What is being asked
Can you format the part of the listing that opens with the line containing "From the image, can" and runs through the end of the listing as a Markdown table, with the columns Row and Listing line, leaving out blank lines?

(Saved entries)
* * *

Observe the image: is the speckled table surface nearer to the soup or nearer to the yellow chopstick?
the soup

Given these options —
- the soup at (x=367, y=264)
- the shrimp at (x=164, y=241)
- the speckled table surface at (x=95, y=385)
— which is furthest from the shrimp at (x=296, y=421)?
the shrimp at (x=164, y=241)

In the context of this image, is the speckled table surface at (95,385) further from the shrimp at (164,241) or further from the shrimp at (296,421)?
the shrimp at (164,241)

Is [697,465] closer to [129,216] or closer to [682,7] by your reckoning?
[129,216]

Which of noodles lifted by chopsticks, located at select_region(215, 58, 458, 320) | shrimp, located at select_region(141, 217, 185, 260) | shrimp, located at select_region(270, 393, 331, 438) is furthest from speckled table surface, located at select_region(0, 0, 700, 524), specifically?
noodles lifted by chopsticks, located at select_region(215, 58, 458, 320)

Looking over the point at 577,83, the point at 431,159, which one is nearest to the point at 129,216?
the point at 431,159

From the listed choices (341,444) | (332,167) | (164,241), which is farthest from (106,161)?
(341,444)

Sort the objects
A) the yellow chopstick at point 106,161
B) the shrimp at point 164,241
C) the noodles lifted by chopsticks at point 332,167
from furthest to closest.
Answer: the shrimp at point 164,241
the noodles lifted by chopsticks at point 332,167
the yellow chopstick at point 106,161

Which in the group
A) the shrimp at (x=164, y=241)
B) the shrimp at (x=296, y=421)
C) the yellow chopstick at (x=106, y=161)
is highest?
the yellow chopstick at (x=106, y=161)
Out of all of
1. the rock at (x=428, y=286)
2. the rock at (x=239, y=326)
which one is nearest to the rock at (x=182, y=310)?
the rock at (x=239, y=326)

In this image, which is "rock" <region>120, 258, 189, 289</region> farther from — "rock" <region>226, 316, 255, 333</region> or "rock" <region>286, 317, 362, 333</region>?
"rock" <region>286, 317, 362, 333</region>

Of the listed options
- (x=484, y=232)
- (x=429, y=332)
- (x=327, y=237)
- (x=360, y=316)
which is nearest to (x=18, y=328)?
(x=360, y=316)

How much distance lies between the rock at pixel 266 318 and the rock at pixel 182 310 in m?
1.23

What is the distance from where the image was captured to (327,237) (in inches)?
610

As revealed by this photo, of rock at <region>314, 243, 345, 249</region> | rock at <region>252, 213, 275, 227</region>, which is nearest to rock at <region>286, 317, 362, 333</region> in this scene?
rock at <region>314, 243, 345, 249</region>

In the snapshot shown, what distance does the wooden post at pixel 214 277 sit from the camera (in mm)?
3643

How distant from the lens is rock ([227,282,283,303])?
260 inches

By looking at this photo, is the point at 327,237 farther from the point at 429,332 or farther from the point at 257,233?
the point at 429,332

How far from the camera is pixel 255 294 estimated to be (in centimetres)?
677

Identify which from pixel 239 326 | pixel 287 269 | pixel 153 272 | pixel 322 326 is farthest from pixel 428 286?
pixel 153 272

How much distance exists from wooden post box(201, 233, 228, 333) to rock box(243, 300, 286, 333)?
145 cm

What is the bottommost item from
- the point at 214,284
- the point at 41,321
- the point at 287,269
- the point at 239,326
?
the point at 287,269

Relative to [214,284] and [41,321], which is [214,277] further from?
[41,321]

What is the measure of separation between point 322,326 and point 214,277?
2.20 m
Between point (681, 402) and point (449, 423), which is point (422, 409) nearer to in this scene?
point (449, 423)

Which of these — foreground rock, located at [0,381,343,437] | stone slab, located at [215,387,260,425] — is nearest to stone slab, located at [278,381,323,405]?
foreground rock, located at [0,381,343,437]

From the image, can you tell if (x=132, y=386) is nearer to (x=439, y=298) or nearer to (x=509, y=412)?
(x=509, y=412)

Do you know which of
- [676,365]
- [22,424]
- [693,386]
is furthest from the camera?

* * *

Problem solution
| Row | Listing line |
|---|---|
| 1 | From the image, can you tell if (x=132, y=386) is nearer to (x=439, y=298) or nearer to (x=509, y=412)? |
| 2 | (x=509, y=412) |
| 3 | Do you know which of |
| 4 | - [676,365] |
| 5 | - [22,424] |
| 6 | - [693,386] |
| 7 | is furthest from the camera? |